I spotted some places in which a specific hour has 10X the consumption of all other hours of that specific day + series.
e.g:
RowID 108926
All hours except 2PM of 18/8/2016 series 103634 have mean comsumption of 45k
2PM has a VERY high consumption of 440K
which is ~10X more than all other hours.
This behaviour does not happen in this series at all in other days

sometimes competitions have some kind of data issue that is found too late and a lot of competitor’s hours are gone.
Could you please just verify and let us know it’s OK and not some kind of glitch in the matrix?

Thanks!

1 Like

For everybody, let’s plot that:

import pandas as pd
import seaborn as sns
import matplotlib.pyplot as plt

train = pd.read_csv('consumption_train.csv', parse_dates=['timestamp'])
sns.relplot(x="timestamp", y="consumption", data=train[train.series_id == 103634], kind='line', aspect=2.5)
plt.legend(['id = 103_634'])

plt.show()

You talk about series_id = 103634 in the train file. Are we seeing something weird?

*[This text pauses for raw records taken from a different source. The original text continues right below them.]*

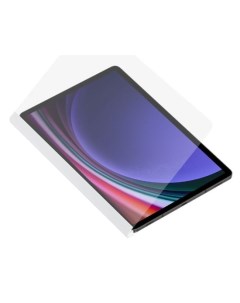 Чехол крышка EF ZX712PWEGRU для Galaxy Tab S9 NotePaper Screen поликарбонат полиуретан белый Samsung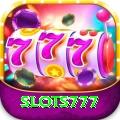 slots777 Master 2024
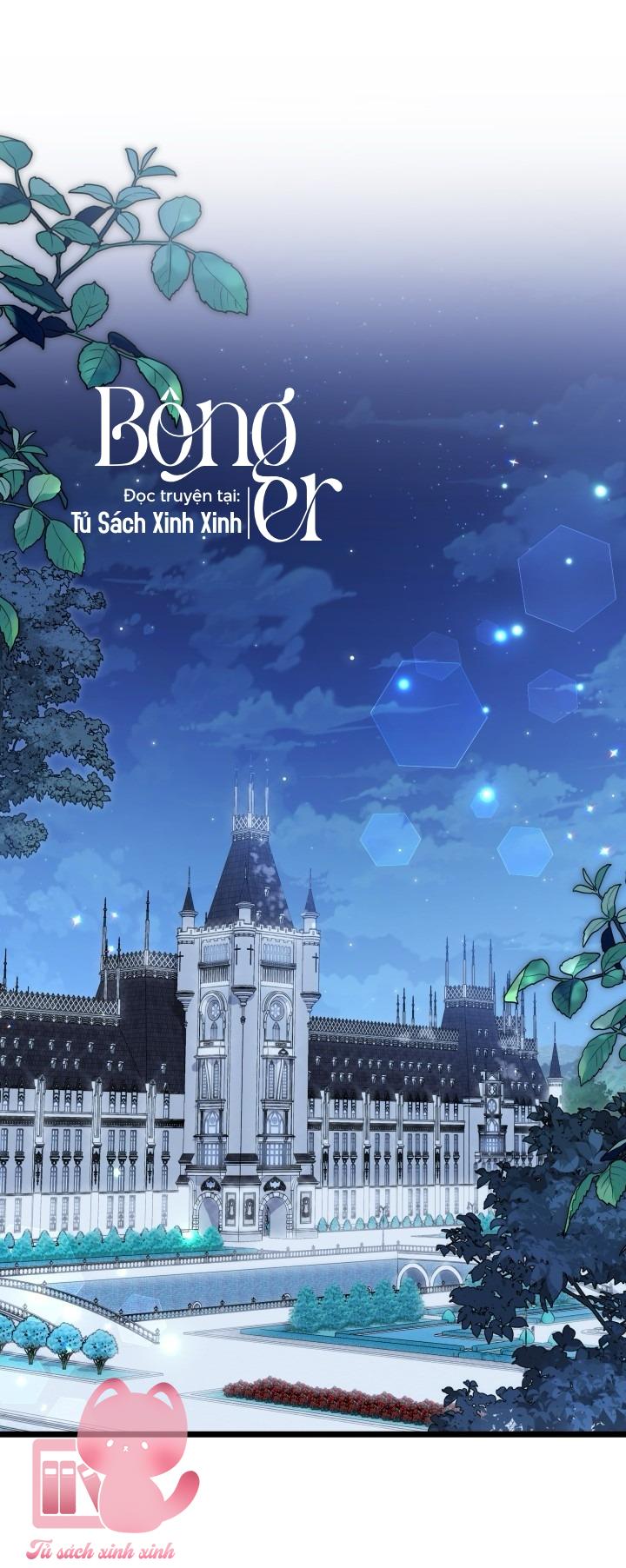 Quan Hệ Cộng Sinh Giữa Báo Đen Và Thỏ Trắng - Chap 139 - Trang 1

I though the same thing, but the scatter plot below should clear this up.

It’s obvious from the scatter plot that there are daily variations. Low amounts of power are consumed from 19 PM to 7 AM. But, power consumption jumps to huge values (over 1 million wH) in the working hours, that is from 8 AM to 18 PM.

So, I would say that this sudden jump in consumption is not a glitch, as values as high as 440K wH seem to be fairly common in this distribution.